Записки натуралиста | страница 23
А знаешь,– говорит мне с улыбкой отец,– ты сегодня, когда придешь домой, обязательно будешь капризничать. «Почему ты так думаешь?» – хочется мне возразить отцу, но это так трудно, язык не желает подчиняться.
– Ну что ж, пошли,– говорит отец. Как ни странно, но после отдыха мне не легче. Я с большим трудом поднимаюсь с места и, едва передвигая отяжелевшие ноги, бреду рядом с отцом по знакомой тропинке. Вот, наконец, и наш дом, вот и балкон. Я с трудом поднимаюсь по пологим ступенькам и, переступив порог нашей столовой, вдруг чувствую себя совершенно измученным и разбитым. Невыносимо болят ноги, кружится голова, горит лицо. Мать усаживает меня за стол, уговаривает выпить стакан молока и съесть котлету. Но разве мне сейчас до еды? «Оставьте меня в покое!» «Но как мог заранее знать о моих капризах отец?» – ломаю я голову, поздно проснувшись на другое утро.
Так вспоминается мне «боевое крещение» – первый выход с отцом на охоту. А после этого дня в моей памяти воскресает много дней, целая вереница дней, проведенных в займищах на островах Волги и на топких берегах широких степных лиманов. Без ружья я хожу сзади отца, таскаю добытую дичь, зорко слежу за его стрельбой, за работой старого пса Маркизки. Я уже не случайное здесь лицо, а терпеливый помощник и спутник, разделяющий все трудности и невзгоды жизни охотника. Иной раз собака поймает утенка или принесет отцу легко раненного в крыло кулика, и эта живая добыча поступает в мою полную собственность.
Когда мне исполнилось семь лет, я получил от отца подарок – ружье. Из него можно было стрелять дробью и пулей.

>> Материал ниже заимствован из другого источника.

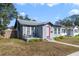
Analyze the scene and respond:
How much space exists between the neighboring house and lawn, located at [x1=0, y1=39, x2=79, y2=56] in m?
0.12

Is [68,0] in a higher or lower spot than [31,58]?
higher

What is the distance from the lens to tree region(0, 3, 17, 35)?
656 centimetres

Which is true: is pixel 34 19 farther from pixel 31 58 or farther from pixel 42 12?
pixel 31 58

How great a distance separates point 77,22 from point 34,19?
68 centimetres

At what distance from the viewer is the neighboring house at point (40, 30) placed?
6.60 meters

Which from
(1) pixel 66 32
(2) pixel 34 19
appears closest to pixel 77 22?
(1) pixel 66 32

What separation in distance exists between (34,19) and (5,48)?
0.64m

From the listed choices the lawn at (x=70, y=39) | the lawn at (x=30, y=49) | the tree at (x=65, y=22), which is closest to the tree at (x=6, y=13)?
the lawn at (x=30, y=49)

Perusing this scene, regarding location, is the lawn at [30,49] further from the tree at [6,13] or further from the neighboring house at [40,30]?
the tree at [6,13]

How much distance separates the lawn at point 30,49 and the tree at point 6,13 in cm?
28

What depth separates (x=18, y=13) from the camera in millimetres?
6566

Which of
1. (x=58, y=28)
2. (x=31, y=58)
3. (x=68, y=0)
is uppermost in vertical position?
(x=68, y=0)

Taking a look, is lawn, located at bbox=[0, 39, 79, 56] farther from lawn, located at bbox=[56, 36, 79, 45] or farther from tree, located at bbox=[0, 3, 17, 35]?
tree, located at bbox=[0, 3, 17, 35]

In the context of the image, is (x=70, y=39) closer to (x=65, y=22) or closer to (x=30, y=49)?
(x=65, y=22)
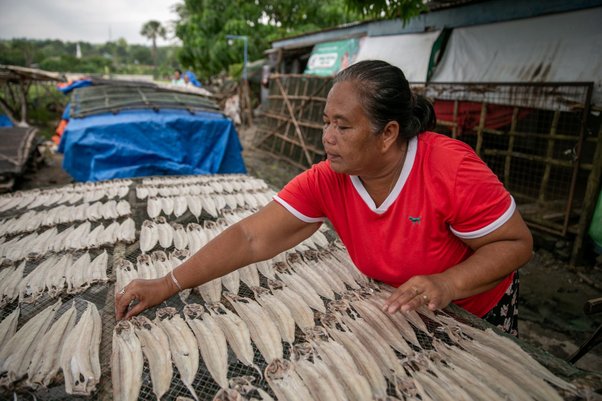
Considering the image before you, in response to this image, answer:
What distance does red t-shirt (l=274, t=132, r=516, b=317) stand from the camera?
1469 millimetres

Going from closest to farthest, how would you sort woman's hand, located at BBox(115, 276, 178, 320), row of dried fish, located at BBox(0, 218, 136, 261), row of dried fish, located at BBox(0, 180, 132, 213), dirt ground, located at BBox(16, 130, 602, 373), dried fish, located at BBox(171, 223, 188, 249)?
woman's hand, located at BBox(115, 276, 178, 320) < row of dried fish, located at BBox(0, 218, 136, 261) < dried fish, located at BBox(171, 223, 188, 249) < row of dried fish, located at BBox(0, 180, 132, 213) < dirt ground, located at BBox(16, 130, 602, 373)

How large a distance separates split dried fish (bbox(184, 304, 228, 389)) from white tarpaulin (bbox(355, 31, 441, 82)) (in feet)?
24.6

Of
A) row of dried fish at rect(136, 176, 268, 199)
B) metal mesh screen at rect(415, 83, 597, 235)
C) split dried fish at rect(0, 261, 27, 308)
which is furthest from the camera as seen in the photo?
metal mesh screen at rect(415, 83, 597, 235)

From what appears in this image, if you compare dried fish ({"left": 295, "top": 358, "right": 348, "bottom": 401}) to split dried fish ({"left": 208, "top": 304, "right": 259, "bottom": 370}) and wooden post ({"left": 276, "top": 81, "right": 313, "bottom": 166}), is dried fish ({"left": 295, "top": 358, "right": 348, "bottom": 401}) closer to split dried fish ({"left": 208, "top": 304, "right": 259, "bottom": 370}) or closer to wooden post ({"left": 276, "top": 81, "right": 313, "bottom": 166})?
split dried fish ({"left": 208, "top": 304, "right": 259, "bottom": 370})

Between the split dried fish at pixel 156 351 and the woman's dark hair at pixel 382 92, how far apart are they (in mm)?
1279

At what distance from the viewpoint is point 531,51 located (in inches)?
226

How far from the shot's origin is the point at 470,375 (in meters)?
1.28

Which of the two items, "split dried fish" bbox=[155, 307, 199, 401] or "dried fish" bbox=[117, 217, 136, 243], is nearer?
"split dried fish" bbox=[155, 307, 199, 401]

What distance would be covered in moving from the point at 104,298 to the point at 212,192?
175 centimetres

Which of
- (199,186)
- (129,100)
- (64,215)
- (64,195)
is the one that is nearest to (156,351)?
(64,215)

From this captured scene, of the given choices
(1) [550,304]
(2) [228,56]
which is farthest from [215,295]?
(2) [228,56]

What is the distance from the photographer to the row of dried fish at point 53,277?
69.7 inches

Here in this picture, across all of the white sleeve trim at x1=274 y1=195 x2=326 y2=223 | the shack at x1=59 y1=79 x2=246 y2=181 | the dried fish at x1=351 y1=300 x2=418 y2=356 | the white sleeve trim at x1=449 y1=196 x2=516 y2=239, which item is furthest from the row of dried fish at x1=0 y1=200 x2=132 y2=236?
the shack at x1=59 y1=79 x2=246 y2=181

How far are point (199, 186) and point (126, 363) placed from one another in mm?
2437
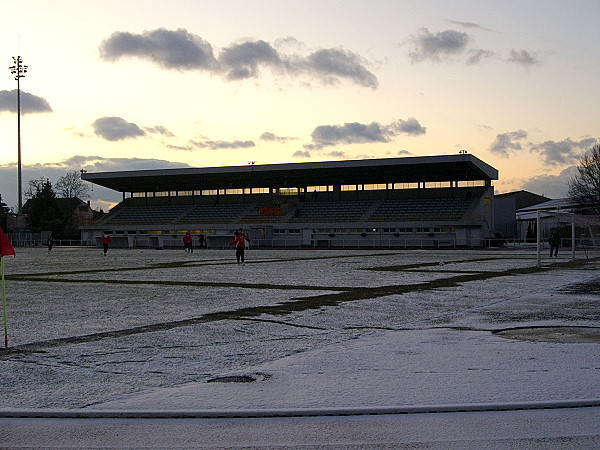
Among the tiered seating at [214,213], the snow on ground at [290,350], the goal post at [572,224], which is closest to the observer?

Впрочем, откровенно говоря, оно никуда не годилось. И пулей и дробью оно било одинаково плохо. При стрельбе в мишень пули никогда не попадали в ту точку, куда вы целились. Выстрел же дробовым патроном был вообще безнадежен. Дробь неизменно отскакивала от всякого предмета и, насколько я помню, пробивала только бумагу. С этим ружьем я охотился больше двух лет и сделал не менее трех тысяч выстрелов, но, увы, без всякого результата. Из него мне не удалось убить ни одной птицы. «Старая, разбитая кочерга,– говорил про это ружье отец.– Оно, конечно, не годится для настоящей охоты, но для тебя, начинающего охотника, безусловно, будет полезно. Научись обращаться с этим ружьем, и тебе будет легко со всяким оружием». И правда – отец не ошибся. За всю жизнь я не сделал ни одного случайного выстрела. Кроме того, у отца, видимо, был и другой повод подарить мне именно это ружье. В детстве с ним охотился дед, потом начинали охоту отец и мой брат; наконец, пришла и моя очередь.